The infinite endows the incidental moment to transform a thing into a something, the potential to discover a dormant intimacy hidden in the anonymity of the conventional. Duchamp referred to such discoveries as “rendezvous.” This is not an endeavor to reinvent the Duchamp “wheel” here; it is a process that trumps it. It is any conscious encounter that provokes metamorphisms, the enchantment of a realized happenstance that draws us in.

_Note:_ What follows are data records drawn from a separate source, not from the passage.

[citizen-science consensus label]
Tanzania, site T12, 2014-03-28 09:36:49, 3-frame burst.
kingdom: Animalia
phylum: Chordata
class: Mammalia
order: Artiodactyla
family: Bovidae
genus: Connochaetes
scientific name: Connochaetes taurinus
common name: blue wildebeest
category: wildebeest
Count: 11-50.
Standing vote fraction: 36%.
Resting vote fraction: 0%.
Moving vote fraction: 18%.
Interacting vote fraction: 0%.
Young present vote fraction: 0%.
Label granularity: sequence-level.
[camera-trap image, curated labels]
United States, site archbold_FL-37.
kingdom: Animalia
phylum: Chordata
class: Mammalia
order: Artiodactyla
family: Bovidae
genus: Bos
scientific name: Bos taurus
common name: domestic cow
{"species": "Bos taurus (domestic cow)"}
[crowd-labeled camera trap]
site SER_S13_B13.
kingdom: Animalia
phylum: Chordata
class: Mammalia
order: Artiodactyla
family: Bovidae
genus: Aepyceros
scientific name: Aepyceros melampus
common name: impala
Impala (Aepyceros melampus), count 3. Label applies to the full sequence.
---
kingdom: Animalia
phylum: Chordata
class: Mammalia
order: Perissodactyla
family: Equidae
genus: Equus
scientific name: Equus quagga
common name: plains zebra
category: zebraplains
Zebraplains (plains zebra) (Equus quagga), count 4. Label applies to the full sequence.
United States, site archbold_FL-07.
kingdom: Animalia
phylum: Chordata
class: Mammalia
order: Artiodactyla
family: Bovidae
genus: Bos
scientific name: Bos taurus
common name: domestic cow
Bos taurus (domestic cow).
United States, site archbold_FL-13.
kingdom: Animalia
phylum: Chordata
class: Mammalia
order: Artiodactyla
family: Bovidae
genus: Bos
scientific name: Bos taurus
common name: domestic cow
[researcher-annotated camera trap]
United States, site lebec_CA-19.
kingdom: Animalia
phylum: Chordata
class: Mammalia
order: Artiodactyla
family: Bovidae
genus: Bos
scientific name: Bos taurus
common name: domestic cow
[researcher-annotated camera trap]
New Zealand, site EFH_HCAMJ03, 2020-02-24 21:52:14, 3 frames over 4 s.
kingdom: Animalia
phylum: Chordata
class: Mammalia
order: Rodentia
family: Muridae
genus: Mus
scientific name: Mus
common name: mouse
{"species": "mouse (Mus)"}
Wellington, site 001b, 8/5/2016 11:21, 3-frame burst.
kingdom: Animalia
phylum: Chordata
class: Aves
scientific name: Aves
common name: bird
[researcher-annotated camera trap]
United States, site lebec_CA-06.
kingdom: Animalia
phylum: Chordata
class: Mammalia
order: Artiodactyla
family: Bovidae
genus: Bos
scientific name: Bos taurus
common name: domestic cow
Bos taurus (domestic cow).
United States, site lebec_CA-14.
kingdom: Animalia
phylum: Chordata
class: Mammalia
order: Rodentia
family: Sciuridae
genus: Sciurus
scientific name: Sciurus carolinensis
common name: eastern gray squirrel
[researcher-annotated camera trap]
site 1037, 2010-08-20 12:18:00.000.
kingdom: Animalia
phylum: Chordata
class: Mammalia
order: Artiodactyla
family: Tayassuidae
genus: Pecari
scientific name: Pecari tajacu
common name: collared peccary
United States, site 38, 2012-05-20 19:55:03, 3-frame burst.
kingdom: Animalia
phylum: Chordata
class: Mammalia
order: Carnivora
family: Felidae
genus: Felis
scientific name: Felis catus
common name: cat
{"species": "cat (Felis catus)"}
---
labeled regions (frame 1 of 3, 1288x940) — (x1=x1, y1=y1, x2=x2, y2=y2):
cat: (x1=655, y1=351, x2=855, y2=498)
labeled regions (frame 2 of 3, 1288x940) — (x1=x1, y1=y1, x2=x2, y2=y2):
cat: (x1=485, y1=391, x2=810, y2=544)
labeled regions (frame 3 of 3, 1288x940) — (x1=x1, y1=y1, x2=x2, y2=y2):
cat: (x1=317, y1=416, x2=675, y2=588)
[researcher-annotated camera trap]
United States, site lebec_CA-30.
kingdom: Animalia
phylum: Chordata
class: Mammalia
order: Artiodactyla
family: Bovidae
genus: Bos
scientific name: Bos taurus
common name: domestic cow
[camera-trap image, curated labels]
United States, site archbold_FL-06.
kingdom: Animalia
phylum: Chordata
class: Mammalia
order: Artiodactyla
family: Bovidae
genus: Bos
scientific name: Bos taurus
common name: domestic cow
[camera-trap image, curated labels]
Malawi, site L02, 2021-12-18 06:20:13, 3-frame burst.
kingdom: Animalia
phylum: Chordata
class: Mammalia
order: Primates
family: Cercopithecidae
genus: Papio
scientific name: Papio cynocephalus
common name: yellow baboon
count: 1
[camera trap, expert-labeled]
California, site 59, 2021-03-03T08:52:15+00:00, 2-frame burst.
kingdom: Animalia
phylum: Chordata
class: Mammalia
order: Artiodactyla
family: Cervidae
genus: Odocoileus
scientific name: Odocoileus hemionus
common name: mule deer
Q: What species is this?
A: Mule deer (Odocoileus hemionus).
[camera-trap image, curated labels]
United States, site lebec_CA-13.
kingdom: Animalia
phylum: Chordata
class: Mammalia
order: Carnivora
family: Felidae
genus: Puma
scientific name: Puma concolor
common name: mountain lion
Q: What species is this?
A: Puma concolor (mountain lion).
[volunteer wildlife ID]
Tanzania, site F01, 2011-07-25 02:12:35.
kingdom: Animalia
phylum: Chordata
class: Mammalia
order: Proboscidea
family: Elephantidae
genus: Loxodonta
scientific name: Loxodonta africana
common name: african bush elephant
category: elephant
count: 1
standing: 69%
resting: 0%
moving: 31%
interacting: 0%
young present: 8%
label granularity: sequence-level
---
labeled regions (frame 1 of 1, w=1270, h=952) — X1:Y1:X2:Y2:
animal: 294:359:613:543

This exhibition surveys works that possess an allure of chance and its infinite possibilities conducive to the artist’s process. This association can be generated either through an engaging “rendezvous” with an object that becomes integrated into the artist’s materials and research, or through a process that might be perceived as puzzle-like with elemental and even calculated risk.
Infinitude negotiates the uncanny from the mundane and its potential to elevate everyday sensibilities, exploring the realm of chance possibilities when the quotidian quantitative is transformed to the extraordinarily unique.